I miss the days of reading to my son. He’s fifteen now and too old for that, right? And what would we read together, anyway? He liked Of Mice and Men but thought it was too sad. He read To Kill a Mockingbird and didn’t understand “what the big deal was.” *Gasp* *choke* I think they switched him at birth.
He loves funny so I got us a book called Spanking Shakespeare. I guess I should have inferred from the title that it’s not a story about a famous writer getting whipped. So we couldn’t read that together. When I passed it on to him, hinting at the content, he said, “Why don’t we both read it and pretend we didn’t? And then we’ll make a pact to never talk about it again.”
Last year in a rare moment of togetherness we were stretched out across his bed, staring at the ceiling, when I said, “Remember when we used to have read-aloud marathons? And we read all the Junie B. Jones books? And then Weird School?”
“Yeah,” my son said. “And I’d eat potato chips and ketchup?”
“I miss those days, don’t you?” I said. He mumbled something (let’s pretend it was ‘yes’) then escaped to play a video game with friends. And the moment was gone, like a spark in the night.

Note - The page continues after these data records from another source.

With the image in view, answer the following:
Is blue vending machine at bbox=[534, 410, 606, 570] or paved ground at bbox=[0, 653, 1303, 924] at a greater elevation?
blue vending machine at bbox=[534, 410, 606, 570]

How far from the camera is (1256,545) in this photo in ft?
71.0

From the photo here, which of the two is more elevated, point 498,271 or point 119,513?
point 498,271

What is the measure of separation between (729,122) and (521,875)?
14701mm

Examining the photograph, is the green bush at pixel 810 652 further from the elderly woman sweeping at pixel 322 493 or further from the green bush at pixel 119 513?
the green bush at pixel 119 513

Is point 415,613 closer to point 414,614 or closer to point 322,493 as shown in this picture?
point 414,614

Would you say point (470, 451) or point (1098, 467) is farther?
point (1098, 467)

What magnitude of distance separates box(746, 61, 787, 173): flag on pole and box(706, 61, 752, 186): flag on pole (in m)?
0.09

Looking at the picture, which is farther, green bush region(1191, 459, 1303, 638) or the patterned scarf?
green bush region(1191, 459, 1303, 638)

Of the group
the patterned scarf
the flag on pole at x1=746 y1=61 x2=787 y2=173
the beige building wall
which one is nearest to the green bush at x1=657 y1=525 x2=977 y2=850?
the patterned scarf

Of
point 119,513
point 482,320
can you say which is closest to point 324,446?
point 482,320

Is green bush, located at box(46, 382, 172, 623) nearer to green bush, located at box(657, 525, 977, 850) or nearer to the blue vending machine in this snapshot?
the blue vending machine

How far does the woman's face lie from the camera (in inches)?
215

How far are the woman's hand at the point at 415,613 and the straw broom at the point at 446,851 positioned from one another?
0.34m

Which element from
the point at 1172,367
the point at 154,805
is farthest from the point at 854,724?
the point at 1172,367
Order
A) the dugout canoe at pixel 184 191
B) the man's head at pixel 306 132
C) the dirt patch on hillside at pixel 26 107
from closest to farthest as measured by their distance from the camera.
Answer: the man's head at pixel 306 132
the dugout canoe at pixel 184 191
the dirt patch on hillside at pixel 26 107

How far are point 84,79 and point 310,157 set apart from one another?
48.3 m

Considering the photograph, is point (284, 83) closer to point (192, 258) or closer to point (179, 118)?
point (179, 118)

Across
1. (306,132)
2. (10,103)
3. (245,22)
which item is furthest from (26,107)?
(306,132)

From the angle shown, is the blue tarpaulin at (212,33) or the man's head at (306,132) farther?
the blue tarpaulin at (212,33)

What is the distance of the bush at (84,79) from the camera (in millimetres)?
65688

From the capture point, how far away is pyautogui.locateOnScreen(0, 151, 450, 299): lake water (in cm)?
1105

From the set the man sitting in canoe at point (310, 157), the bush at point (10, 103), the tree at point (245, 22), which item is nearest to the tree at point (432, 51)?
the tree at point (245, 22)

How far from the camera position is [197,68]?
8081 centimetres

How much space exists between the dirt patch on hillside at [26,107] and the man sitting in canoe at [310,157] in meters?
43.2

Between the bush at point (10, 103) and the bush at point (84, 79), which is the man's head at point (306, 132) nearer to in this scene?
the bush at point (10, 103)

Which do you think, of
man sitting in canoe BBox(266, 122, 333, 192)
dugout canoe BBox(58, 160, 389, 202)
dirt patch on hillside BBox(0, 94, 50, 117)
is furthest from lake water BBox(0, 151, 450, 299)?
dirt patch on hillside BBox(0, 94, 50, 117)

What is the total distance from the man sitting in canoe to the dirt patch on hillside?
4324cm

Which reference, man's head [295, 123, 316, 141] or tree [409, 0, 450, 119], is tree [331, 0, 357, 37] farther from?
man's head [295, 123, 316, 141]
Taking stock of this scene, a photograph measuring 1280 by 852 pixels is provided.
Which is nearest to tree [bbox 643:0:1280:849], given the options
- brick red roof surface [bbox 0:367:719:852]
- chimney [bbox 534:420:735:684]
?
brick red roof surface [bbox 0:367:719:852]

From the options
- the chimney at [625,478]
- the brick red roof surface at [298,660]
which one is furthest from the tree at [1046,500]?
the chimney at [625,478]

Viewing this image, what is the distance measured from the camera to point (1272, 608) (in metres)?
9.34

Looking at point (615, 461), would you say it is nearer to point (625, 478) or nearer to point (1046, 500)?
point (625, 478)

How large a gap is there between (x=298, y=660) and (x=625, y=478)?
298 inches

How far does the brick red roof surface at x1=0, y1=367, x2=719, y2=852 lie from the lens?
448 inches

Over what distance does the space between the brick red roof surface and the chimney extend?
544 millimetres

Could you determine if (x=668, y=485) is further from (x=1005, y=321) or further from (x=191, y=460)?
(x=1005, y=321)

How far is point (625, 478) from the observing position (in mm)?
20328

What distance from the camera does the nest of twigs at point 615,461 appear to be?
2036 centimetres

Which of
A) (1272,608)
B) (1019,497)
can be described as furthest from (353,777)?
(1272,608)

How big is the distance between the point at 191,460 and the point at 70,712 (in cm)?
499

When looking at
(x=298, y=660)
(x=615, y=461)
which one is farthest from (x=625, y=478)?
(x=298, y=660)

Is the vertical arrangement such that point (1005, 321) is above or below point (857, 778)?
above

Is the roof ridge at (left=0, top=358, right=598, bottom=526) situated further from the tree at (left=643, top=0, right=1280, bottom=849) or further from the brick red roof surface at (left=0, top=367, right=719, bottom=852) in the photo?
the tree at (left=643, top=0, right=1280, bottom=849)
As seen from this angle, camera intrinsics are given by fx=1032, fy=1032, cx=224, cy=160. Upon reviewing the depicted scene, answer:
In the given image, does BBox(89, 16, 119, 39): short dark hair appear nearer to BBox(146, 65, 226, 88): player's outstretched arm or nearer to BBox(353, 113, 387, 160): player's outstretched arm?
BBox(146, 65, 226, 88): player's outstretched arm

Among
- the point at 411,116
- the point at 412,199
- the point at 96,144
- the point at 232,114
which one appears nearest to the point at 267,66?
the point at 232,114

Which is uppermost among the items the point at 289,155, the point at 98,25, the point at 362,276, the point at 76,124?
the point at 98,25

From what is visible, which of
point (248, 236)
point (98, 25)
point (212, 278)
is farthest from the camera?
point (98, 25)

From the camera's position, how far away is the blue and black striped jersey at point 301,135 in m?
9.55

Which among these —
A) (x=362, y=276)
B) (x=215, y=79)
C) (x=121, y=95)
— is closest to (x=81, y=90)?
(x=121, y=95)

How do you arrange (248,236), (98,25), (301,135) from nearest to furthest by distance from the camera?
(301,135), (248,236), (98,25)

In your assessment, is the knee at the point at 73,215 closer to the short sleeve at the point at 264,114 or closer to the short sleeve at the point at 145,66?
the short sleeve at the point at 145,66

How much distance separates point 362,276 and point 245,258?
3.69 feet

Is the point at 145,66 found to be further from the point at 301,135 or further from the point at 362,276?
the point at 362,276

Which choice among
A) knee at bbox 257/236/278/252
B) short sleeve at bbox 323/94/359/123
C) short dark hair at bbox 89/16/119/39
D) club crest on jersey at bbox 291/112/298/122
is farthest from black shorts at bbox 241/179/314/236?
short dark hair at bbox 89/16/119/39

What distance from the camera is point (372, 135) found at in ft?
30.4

Or so I thought. A week later, on the first night of Hanukah, I found a gift waiting for me. It was wrapped as only my son Ari would, so crooked and crumpled that I thought maybe my husband had taught the dog to wrap. When I opened it I found a book with a tiny post-it on the front that said, “I’ll explain.” And then Ari said, “Mom, remember when we were talking about the read-aloud days? And you said you missed that so much? I found this book on my shelf and I haven’t read it yet. So I thought maybe you could read it to me over break.”
For awhile we got back into reading together. But mostly we don’t. He rolls his eyes and disappears into his room when I suggest it. I tell myself I’ll find the perfect book, maybe a mystery or something funny that doesn’t embarrass both of us, but I never do. Another month goes by and he’s off on his bike, off to wherever he goes, that place of growing up and finding his own fun.
He goes out and probably never thinks about books. Or home. Off to that place of secrets where I’ll never know him. But I’ll always have my read-aloud heart.